:: Task objective ::
Can you copy the listing word for word, starting at the line that contains "What distance do" and stopping after the line that contains "24006 millimetres"?
------ Dataset content ------
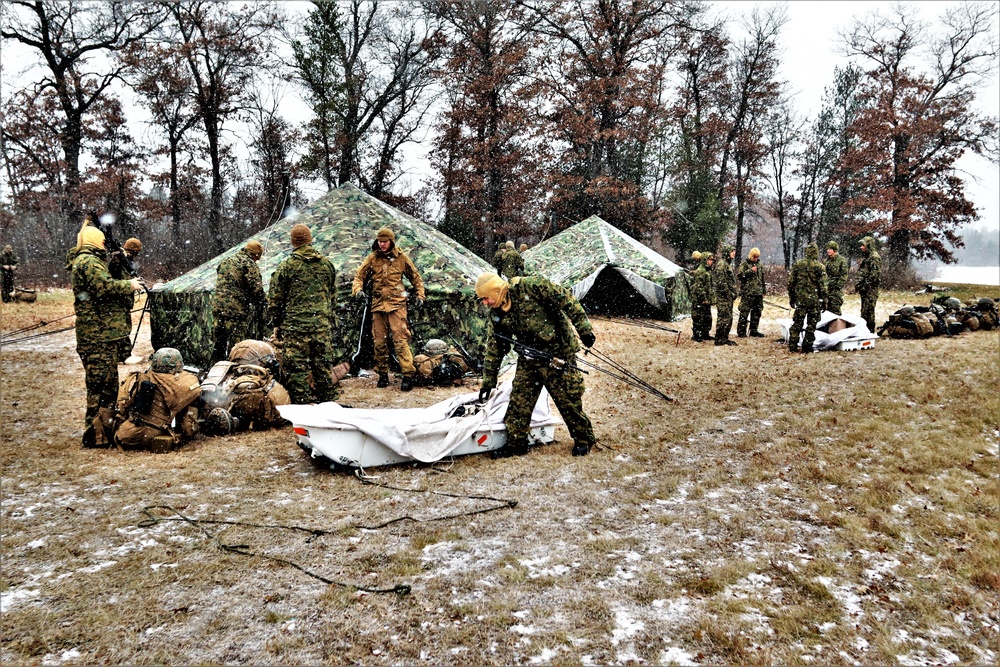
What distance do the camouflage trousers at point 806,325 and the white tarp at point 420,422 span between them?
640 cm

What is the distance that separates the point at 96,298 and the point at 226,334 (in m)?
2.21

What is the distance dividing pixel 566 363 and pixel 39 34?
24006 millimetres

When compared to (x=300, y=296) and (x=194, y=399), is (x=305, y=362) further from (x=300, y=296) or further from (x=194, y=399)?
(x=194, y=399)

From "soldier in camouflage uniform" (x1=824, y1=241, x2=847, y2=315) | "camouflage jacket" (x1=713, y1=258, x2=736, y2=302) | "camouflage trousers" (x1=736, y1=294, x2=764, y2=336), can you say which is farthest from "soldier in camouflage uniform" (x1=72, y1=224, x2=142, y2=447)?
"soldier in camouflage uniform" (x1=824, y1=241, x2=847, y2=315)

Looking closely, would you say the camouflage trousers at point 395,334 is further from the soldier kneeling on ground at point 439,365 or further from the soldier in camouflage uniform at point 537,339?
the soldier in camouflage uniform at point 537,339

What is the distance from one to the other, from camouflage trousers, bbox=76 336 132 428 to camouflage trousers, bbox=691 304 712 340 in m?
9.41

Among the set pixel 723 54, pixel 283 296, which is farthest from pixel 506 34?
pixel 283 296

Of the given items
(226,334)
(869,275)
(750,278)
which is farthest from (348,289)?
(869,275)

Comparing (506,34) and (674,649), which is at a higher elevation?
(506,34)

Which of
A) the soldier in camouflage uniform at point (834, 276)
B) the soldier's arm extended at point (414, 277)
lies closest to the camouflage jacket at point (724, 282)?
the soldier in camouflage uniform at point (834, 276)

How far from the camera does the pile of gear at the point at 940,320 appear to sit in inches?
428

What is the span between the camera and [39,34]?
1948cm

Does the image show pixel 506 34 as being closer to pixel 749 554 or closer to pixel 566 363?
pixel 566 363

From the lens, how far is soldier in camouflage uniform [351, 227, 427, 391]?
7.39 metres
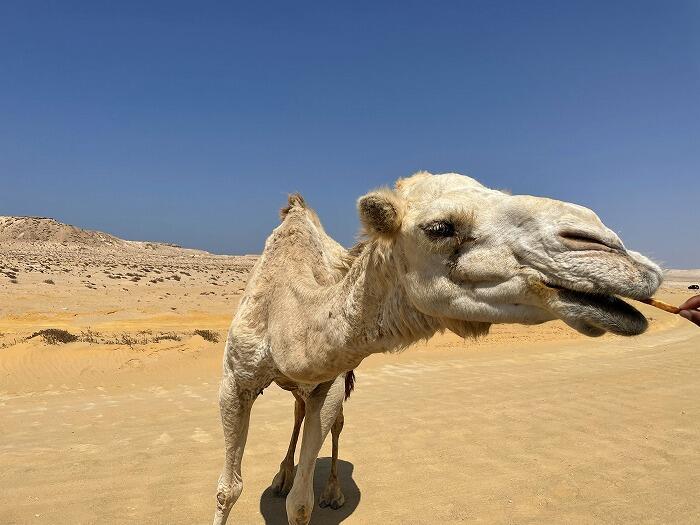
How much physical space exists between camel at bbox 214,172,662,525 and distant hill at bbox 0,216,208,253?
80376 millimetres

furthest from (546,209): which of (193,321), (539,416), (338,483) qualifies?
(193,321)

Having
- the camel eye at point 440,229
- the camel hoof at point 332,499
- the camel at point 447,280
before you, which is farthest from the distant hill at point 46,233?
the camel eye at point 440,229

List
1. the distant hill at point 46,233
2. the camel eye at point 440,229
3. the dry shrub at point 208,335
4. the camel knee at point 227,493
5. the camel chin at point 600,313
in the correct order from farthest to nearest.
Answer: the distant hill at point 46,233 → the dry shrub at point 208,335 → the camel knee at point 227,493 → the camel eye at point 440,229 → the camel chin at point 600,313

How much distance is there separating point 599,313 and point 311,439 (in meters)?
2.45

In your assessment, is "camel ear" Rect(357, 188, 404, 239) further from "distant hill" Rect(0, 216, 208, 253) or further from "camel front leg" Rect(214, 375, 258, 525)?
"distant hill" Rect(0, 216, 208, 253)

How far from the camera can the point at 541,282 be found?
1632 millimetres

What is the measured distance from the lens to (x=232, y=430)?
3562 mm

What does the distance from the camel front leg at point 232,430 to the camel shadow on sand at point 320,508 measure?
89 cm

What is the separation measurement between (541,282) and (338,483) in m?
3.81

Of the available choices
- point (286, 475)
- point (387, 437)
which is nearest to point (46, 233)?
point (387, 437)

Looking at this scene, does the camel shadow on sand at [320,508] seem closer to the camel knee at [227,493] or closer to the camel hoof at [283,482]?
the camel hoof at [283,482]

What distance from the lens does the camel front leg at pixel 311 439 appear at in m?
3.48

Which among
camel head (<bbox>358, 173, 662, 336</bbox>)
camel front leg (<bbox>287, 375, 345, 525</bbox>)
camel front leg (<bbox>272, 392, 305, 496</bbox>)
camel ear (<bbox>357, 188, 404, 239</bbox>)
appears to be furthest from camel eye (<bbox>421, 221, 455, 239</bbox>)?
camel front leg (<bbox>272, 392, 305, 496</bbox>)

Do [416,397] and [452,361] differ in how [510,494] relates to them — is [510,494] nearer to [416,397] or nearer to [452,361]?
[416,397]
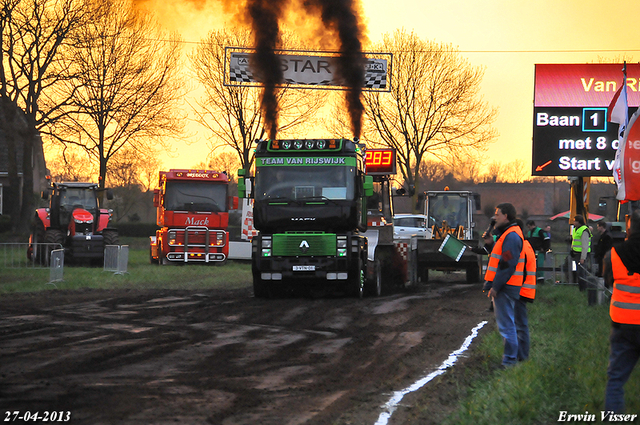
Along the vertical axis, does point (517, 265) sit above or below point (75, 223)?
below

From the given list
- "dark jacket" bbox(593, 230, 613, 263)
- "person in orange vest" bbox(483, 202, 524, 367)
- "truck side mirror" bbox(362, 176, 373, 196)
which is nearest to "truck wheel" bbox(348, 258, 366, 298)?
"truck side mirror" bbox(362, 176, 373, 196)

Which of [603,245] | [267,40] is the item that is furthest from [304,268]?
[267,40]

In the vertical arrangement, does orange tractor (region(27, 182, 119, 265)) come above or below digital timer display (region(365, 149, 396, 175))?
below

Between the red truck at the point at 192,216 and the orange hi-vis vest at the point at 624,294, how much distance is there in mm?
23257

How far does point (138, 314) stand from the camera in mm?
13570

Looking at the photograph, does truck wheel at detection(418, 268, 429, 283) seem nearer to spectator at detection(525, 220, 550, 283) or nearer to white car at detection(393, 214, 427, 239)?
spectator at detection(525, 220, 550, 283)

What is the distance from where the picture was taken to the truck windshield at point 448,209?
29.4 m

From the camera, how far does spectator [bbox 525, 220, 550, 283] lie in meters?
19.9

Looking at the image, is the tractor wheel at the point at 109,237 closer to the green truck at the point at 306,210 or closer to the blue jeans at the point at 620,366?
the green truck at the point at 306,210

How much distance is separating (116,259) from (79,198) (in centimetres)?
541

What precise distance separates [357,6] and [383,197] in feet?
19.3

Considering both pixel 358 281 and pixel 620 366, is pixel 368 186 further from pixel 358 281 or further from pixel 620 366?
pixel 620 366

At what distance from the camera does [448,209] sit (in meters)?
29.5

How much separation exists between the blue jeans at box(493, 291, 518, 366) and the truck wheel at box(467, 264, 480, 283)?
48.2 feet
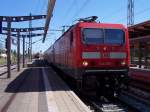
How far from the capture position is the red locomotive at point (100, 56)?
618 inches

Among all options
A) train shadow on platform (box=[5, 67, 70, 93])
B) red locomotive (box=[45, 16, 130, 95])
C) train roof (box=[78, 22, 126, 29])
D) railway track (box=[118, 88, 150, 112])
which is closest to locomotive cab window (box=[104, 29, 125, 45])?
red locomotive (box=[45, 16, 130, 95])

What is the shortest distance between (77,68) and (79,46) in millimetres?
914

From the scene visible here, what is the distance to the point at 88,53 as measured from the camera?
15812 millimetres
------
------ Dataset content ------
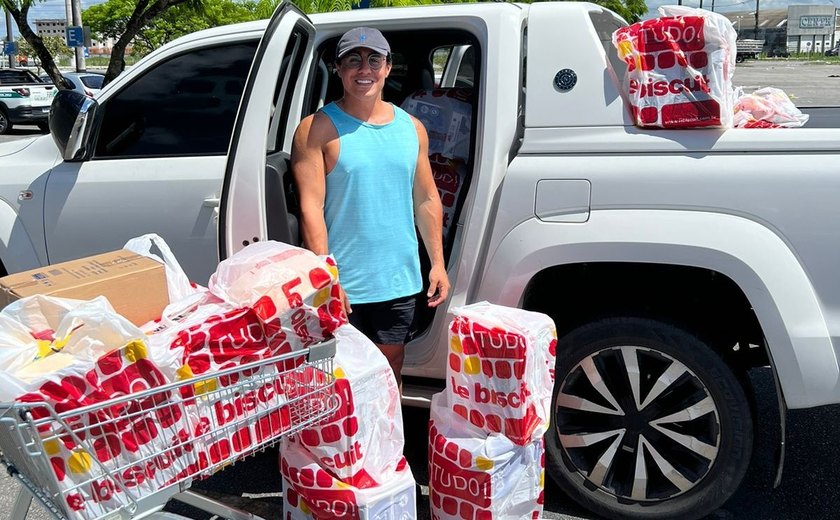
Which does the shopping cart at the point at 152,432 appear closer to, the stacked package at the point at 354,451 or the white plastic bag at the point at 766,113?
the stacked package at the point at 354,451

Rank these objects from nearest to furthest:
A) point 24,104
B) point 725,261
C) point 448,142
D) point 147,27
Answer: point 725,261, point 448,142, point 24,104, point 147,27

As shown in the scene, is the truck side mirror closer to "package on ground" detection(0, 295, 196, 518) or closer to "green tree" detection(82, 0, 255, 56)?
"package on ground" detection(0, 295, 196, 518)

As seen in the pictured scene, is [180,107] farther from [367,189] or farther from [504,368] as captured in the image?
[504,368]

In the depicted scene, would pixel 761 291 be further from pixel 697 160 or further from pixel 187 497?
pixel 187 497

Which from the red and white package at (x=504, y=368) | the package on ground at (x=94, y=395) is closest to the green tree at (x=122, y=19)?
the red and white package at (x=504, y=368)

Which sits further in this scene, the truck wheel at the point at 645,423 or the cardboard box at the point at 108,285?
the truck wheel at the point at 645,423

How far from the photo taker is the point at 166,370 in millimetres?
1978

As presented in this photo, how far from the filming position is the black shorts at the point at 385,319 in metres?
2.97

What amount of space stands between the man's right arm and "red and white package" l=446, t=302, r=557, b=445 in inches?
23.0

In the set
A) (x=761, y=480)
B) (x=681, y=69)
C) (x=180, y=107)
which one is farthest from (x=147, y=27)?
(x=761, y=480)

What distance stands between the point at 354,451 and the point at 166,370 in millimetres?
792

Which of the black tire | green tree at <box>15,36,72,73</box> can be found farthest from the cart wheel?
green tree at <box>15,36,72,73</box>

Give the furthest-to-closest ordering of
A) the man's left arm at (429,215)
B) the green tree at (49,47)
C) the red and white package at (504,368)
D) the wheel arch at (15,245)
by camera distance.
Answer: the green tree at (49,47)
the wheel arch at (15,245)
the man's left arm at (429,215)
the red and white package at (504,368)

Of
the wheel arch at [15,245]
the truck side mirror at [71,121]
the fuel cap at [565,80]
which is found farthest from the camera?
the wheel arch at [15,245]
------
------ Dataset content ------
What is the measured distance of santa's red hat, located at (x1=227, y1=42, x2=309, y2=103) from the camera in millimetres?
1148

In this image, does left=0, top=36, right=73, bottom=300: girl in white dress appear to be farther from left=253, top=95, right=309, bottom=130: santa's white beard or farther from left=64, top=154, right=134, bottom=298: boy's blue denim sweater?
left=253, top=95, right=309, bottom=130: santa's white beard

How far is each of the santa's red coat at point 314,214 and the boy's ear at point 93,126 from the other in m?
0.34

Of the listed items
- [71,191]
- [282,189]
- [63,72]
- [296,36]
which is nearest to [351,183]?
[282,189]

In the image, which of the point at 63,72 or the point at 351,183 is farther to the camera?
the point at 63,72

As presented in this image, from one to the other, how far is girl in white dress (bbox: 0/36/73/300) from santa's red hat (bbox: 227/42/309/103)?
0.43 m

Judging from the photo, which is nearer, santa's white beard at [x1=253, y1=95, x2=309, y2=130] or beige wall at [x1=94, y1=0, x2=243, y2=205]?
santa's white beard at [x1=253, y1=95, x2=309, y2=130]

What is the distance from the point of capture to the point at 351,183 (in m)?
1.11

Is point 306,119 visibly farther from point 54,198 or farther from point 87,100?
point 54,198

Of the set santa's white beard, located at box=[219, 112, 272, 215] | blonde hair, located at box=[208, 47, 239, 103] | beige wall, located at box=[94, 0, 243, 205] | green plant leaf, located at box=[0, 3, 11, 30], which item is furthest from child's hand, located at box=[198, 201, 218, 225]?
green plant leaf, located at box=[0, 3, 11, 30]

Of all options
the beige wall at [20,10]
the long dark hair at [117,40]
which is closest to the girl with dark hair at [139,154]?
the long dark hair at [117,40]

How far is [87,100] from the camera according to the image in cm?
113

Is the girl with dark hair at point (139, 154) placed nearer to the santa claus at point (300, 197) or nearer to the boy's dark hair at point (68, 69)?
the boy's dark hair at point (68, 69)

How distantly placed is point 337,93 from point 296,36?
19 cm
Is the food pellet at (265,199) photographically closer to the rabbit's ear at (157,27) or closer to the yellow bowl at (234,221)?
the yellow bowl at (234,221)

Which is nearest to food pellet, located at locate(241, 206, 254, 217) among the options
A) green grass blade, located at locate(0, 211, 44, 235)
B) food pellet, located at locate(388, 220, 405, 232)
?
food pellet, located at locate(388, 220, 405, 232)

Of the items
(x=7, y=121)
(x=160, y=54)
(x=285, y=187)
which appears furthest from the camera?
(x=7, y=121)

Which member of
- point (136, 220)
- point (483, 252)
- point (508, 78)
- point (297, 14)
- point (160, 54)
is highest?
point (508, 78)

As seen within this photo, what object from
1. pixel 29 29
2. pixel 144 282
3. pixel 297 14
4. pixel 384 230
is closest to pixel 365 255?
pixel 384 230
------
:: Task output ::
What distance do the camouflage trousers at point 806,325 and the white tarp at point 420,422 span between them?
640 cm

What is the distance that separates the point at 96,298 and the point at 226,334 (in m)?
2.21

What is the distance dividing pixel 566 363 and pixel 39 34?
24006 millimetres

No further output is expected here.